Pada semester kedua 2026, pemerintah akan melanjutkan berbagai program untuk menjaga momentum pertumbuhan ekonomi. Program tersebut meliputi bantuan pangan, pelatihan vokasi, program magang, penguatan sektor pariwisata, serta peningkatan investasi. Pemerintah juga akan terus memantau perkembangan kondisi global untuk mengantisipasi dampak eksternal terhadap perekonomian domestik.

Dengan semester satu yang solid, pemerintah optimis momentum pertumbuhan dapat terus dijaga hingga tahun 2026. Dan tentunya pemerintah terus waspada terhadap gejolak yang muncul di geopolitik sambil memperkuat fondasi perekonomian nasional.

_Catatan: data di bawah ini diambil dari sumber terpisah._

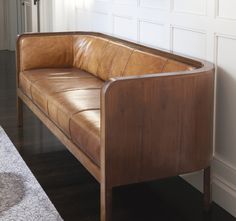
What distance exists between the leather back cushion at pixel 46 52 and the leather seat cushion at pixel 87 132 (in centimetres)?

Frequently Asked Questions

Berapa target pertumbuhan ekonomi Indonesia hingga akhir 2026? Berdasarkan pernyataan Menteri Koordinator Bidang Perekonomian, Indonesia menargetkan pertumbuhan ekonomi tetap di atas 5 persen hingga akhir 2026.

Apa saja faktor yang mendukung pertumbuhan ekonomi Indonesia? Faktor-faktor tersebut meliputi penguatan rantai pasok nasional, peningkatan investasi, program bantuan sosial, serta penguatan sektor pariwisata dan konstruksi.

Bagaimana posisi Indonesia dibandingkan negara ASEAN lainnya? Indonesia berada di antara negara-negara dengan pertumbuhan ekonomi tertinggi di kawasan ASEAN, dengan Bali dan Nusa Tenggara mencatatkan pertumbuhan mencapai 6,1 persen.

Apakah ada program baru yang akan diluncurkan di paruh kedua 2026? Ya, pemerintah akan melanjutkan program bantuan pangan, pelatihan vokasi, program magang, serta meningkatkan plafon Fasilitas Likuiditas Pembiayaan Perumahan.